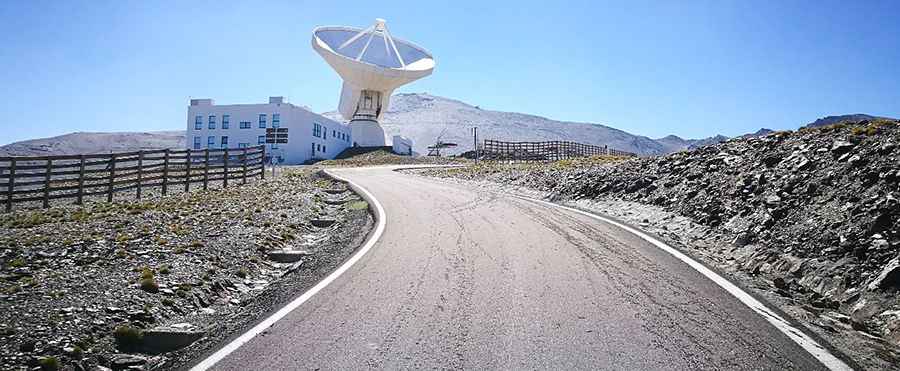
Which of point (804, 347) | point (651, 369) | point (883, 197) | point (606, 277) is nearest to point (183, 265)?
point (606, 277)

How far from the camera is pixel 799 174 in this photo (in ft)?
31.6

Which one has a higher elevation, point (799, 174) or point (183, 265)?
point (799, 174)

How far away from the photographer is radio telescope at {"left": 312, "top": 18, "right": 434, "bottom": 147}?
68.5 m

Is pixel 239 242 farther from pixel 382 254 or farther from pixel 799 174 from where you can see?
pixel 799 174

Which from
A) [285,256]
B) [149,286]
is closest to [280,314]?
[149,286]

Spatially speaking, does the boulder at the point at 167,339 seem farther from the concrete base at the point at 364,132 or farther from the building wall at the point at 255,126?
the concrete base at the point at 364,132

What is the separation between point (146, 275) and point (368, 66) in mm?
64044

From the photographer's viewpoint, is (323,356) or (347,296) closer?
(323,356)

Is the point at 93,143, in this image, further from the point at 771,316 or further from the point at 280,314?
the point at 771,316

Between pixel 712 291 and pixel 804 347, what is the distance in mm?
1705

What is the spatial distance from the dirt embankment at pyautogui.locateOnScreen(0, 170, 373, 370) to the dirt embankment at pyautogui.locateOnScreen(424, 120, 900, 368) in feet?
18.5

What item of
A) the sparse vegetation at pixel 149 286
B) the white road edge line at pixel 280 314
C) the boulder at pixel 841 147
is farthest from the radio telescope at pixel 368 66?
the sparse vegetation at pixel 149 286

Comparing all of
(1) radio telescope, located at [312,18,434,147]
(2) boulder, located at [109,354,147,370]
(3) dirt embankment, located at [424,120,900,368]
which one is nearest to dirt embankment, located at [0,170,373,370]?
(2) boulder, located at [109,354,147,370]

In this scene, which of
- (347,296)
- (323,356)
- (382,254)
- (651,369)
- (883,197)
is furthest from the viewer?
(382,254)
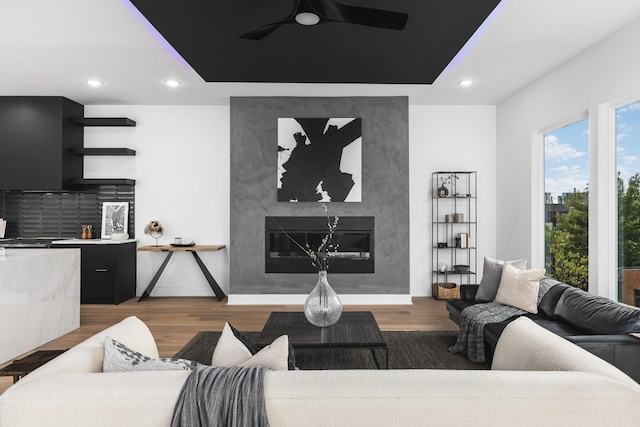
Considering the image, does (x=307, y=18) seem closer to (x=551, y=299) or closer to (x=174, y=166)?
(x=551, y=299)

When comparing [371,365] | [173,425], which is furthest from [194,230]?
[173,425]

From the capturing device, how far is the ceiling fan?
2477 millimetres

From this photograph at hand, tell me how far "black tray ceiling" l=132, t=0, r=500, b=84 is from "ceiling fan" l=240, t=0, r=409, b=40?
286 millimetres

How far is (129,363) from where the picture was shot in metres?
1.41

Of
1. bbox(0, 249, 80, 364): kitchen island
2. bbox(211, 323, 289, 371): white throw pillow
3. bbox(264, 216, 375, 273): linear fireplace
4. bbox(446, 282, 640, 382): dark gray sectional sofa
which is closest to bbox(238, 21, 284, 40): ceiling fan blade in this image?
bbox(211, 323, 289, 371): white throw pillow

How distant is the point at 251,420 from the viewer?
1154 mm

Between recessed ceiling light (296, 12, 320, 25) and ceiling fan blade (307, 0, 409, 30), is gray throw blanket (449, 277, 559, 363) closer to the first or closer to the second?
ceiling fan blade (307, 0, 409, 30)

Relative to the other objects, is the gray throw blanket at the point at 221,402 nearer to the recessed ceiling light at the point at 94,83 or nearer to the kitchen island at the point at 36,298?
the kitchen island at the point at 36,298

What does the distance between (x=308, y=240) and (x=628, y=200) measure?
11.1 feet

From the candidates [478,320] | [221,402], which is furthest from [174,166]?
[221,402]

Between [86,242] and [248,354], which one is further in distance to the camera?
[86,242]

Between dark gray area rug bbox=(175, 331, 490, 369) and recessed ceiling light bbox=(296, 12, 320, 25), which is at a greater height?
recessed ceiling light bbox=(296, 12, 320, 25)

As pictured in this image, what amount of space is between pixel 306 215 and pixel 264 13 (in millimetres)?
2953

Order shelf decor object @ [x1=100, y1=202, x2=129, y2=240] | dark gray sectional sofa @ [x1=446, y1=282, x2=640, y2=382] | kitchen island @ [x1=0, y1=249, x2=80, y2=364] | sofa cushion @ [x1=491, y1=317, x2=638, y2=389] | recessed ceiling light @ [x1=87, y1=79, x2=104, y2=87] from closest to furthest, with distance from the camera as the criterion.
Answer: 1. sofa cushion @ [x1=491, y1=317, x2=638, y2=389]
2. dark gray sectional sofa @ [x1=446, y1=282, x2=640, y2=382]
3. kitchen island @ [x1=0, y1=249, x2=80, y2=364]
4. recessed ceiling light @ [x1=87, y1=79, x2=104, y2=87]
5. shelf decor object @ [x1=100, y1=202, x2=129, y2=240]
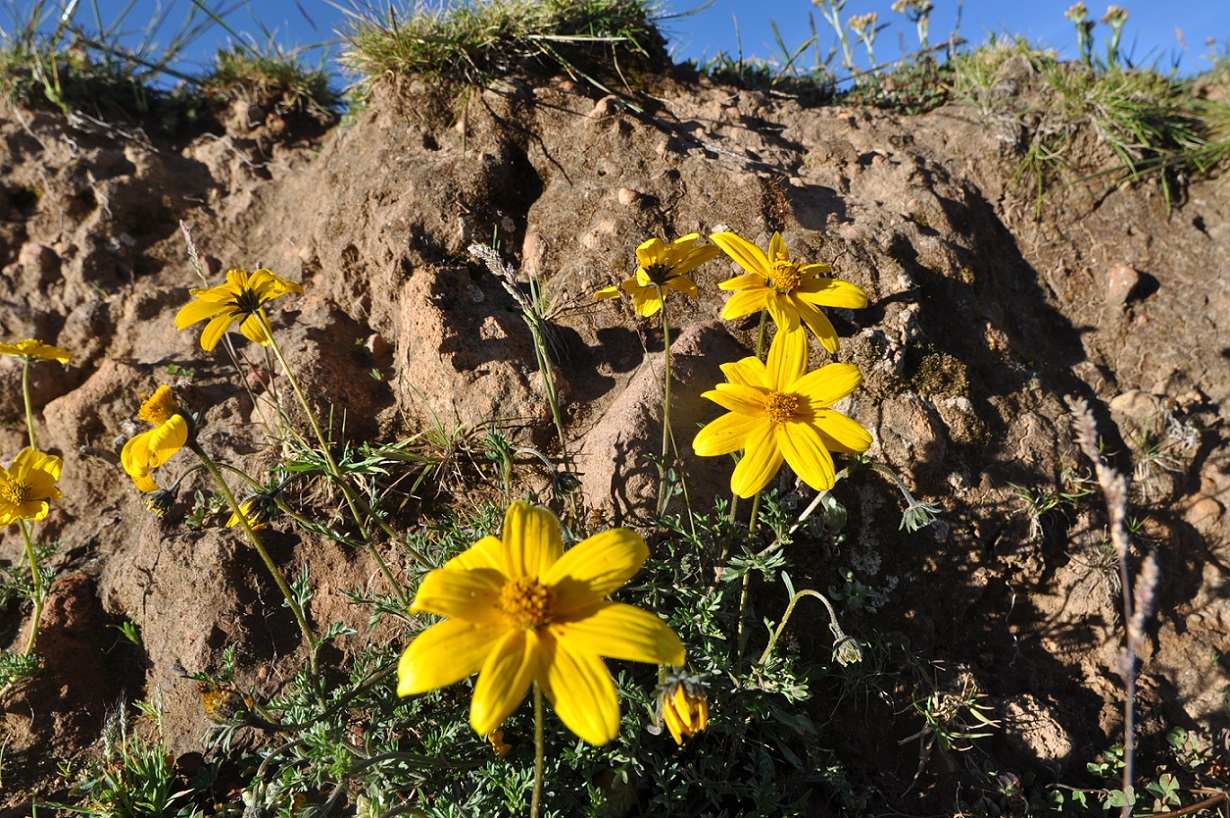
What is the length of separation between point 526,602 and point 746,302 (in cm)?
129

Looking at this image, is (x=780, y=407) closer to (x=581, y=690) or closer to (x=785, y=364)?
(x=785, y=364)

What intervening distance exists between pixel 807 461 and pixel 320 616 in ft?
6.77


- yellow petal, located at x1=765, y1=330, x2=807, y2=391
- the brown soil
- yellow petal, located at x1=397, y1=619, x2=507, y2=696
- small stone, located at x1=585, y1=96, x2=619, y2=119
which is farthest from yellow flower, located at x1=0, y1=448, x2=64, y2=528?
small stone, located at x1=585, y1=96, x2=619, y2=119

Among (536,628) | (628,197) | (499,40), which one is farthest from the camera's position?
(499,40)

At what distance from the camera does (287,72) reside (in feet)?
16.3

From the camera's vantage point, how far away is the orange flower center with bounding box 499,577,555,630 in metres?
1.68

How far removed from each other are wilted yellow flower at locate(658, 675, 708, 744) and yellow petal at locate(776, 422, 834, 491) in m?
0.67

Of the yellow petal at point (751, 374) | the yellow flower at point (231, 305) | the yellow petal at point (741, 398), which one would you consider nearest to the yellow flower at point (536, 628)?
the yellow petal at point (741, 398)

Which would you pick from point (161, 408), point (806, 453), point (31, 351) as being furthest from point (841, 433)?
point (31, 351)

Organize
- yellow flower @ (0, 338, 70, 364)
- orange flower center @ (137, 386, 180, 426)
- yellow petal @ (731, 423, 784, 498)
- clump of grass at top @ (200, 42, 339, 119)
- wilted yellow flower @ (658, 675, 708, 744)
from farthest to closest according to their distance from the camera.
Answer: clump of grass at top @ (200, 42, 339, 119) < yellow flower @ (0, 338, 70, 364) < orange flower center @ (137, 386, 180, 426) < yellow petal @ (731, 423, 784, 498) < wilted yellow flower @ (658, 675, 708, 744)

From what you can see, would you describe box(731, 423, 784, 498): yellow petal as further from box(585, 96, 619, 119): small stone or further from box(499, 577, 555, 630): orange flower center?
box(585, 96, 619, 119): small stone

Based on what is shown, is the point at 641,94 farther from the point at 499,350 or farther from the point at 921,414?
the point at 921,414

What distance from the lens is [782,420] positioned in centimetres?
225

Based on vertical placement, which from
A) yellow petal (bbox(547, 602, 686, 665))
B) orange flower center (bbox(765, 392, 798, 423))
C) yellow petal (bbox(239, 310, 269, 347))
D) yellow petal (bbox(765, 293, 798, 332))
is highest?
yellow petal (bbox(765, 293, 798, 332))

------------------------

▶ _WRITTEN INSTRUCTION_: Restate the full listing verbatim and drop every picture.

▶ _ANSWER TO THIS PROBLEM_:
Which of point (804, 347) | point (651, 369) | point (883, 197) | point (606, 277) is nearest to point (183, 265)?
point (606, 277)

How far from the camera is pixel 799 174 in this photo (in ft)?
31.6

Which one has a higher elevation, point (799, 174) or point (183, 265)?
point (799, 174)

How far away from the photographer is radio telescope at {"left": 312, "top": 18, "right": 434, "bottom": 147}?
68.5 m

Is pixel 239 242 farther from pixel 382 254 or farther from pixel 799 174 from where you can see?
pixel 799 174

Which from
A) [285,256]
B) [149,286]
is closest to [280,314]?
[149,286]

Spatially speaking, does the boulder at the point at 167,339 seem farther from the concrete base at the point at 364,132 or farther from the building wall at the point at 255,126?
the concrete base at the point at 364,132

What is the separation between point (146, 275) and point (368, 66) in mm?
64044

From the photographer's viewpoint, is (323,356) or (347,296) closer?
(323,356)

Is the point at 93,143, in this image, further from the point at 771,316 or further from the point at 280,314?
the point at 771,316

Between pixel 712 291 and pixel 804 347, what is the distance in mm?
1705

What is the spatial distance from the dirt embankment at pyautogui.locateOnScreen(0, 170, 373, 370) to the dirt embankment at pyautogui.locateOnScreen(424, 120, 900, 368) in feet?
18.5

What item of
A) the sparse vegetation at pixel 149 286
B) the white road edge line at pixel 280 314
C) the boulder at pixel 841 147
is farthest from the radio telescope at pixel 368 66?
the sparse vegetation at pixel 149 286

Comparing all of
(1) radio telescope, located at [312,18,434,147]
(2) boulder, located at [109,354,147,370]
(3) dirt embankment, located at [424,120,900,368]
which one is nearest to dirt embankment, located at [0,170,373,370]?
(2) boulder, located at [109,354,147,370]

In this scene, which of
- (347,296)
- (323,356)
- (382,254)
- (651,369)
- (883,197)
is furthest from the viewer?
(382,254)
Considering the image, does (x=307, y=18) seem closer to (x=551, y=299) or closer to (x=174, y=166)?
(x=551, y=299)

When comparing [371,365] | [173,425], which is furthest from [194,230]?
[173,425]

From the capturing device, how far is the ceiling fan?
2477 millimetres

From this photograph at hand, tell me how far "black tray ceiling" l=132, t=0, r=500, b=84 is from "ceiling fan" l=240, t=0, r=409, b=40?
286 millimetres

How far is (129,363) from where the picture was shot in metres?
1.41

Of
1. bbox(0, 249, 80, 364): kitchen island
2. bbox(211, 323, 289, 371): white throw pillow
3. bbox(264, 216, 375, 273): linear fireplace
4. bbox(446, 282, 640, 382): dark gray sectional sofa
which is closest to bbox(238, 21, 284, 40): ceiling fan blade in this image?
bbox(211, 323, 289, 371): white throw pillow

How distant is the point at 251,420 from the viewer?
1154 mm

Between recessed ceiling light (296, 12, 320, 25) and ceiling fan blade (307, 0, 409, 30), is gray throw blanket (449, 277, 559, 363) closer to the first or closer to the second?
ceiling fan blade (307, 0, 409, 30)

Relative to the other objects, is the gray throw blanket at the point at 221,402 nearer to the recessed ceiling light at the point at 94,83 or nearer to the kitchen island at the point at 36,298?
the kitchen island at the point at 36,298

What does the distance between (x=308, y=240) and (x=628, y=200) measure?
11.1 feet

From the candidates [478,320] | [221,402], which is furthest from [174,166]?
[221,402]

Between [86,242] and [248,354], which one is further in distance to the camera?
[86,242]

Between dark gray area rug bbox=(175, 331, 490, 369) and recessed ceiling light bbox=(296, 12, 320, 25), which is at a greater height?
recessed ceiling light bbox=(296, 12, 320, 25)

As pictured in this image, what amount of space is between pixel 306 215 and pixel 264 13 (in millimetres)?
2953

Order shelf decor object @ [x1=100, y1=202, x2=129, y2=240] | dark gray sectional sofa @ [x1=446, y1=282, x2=640, y2=382] | kitchen island @ [x1=0, y1=249, x2=80, y2=364] | sofa cushion @ [x1=491, y1=317, x2=638, y2=389] | recessed ceiling light @ [x1=87, y1=79, x2=104, y2=87] from closest to furthest, with distance from the camera as the criterion.
Answer: 1. sofa cushion @ [x1=491, y1=317, x2=638, y2=389]
2. dark gray sectional sofa @ [x1=446, y1=282, x2=640, y2=382]
3. kitchen island @ [x1=0, y1=249, x2=80, y2=364]
4. recessed ceiling light @ [x1=87, y1=79, x2=104, y2=87]
5. shelf decor object @ [x1=100, y1=202, x2=129, y2=240]
What is the length of separation between point 526,602 and point 746,302 (in cm)?
129

Looking at this image, is (x=780, y=407) closer to (x=581, y=690) or closer to (x=785, y=364)?
(x=785, y=364)

What intervening distance exists between pixel 807 461 and pixel 320 616 in ft?
6.77


- yellow petal, located at x1=765, y1=330, x2=807, y2=391
- the brown soil
- yellow petal, located at x1=397, y1=619, x2=507, y2=696
- small stone, located at x1=585, y1=96, x2=619, y2=119
which is farthest from yellow flower, located at x1=0, y1=448, x2=64, y2=528?
small stone, located at x1=585, y1=96, x2=619, y2=119

Among (536,628) | (628,197) | (499,40), which one is farthest from the camera's position?
(499,40)

At what distance from the camera does (287,72) reside (in feet)?
16.3

From the camera's vantage point, how far away is the orange flower center with bounding box 499,577,555,630 in metres?
1.68

How far removed from each other are wilted yellow flower at locate(658, 675, 708, 744) and yellow petal at locate(776, 422, 834, 491) in m?
0.67

Of the yellow petal at point (751, 374) | the yellow flower at point (231, 305) | the yellow petal at point (741, 398), which one would you consider nearest to the yellow flower at point (536, 628)?
the yellow petal at point (741, 398)

Which would you pick from point (161, 408), point (806, 453), point (31, 351) as being furthest from point (841, 433)?
point (31, 351)

Organize
- yellow flower @ (0, 338, 70, 364)
- orange flower center @ (137, 386, 180, 426)
- yellow petal @ (731, 423, 784, 498)
- clump of grass at top @ (200, 42, 339, 119)
- wilted yellow flower @ (658, 675, 708, 744)
from farthest to closest according to their distance from the camera.
Answer: clump of grass at top @ (200, 42, 339, 119) < yellow flower @ (0, 338, 70, 364) < orange flower center @ (137, 386, 180, 426) < yellow petal @ (731, 423, 784, 498) < wilted yellow flower @ (658, 675, 708, 744)

From what you can see, would you describe box(731, 423, 784, 498): yellow petal as further from box(585, 96, 619, 119): small stone or further from box(499, 577, 555, 630): orange flower center?
box(585, 96, 619, 119): small stone

Based on what is shown, is the point at 641,94 farther from the point at 499,350 or farther from the point at 921,414?
the point at 921,414

What distance from the lens is [782,420] positioned in centimetres?
225

Based on vertical placement, which from
A) yellow petal (bbox(547, 602, 686, 665))
B) orange flower center (bbox(765, 392, 798, 423))
C) yellow petal (bbox(239, 310, 269, 347))
D) yellow petal (bbox(765, 293, 798, 332))
is highest?
yellow petal (bbox(765, 293, 798, 332))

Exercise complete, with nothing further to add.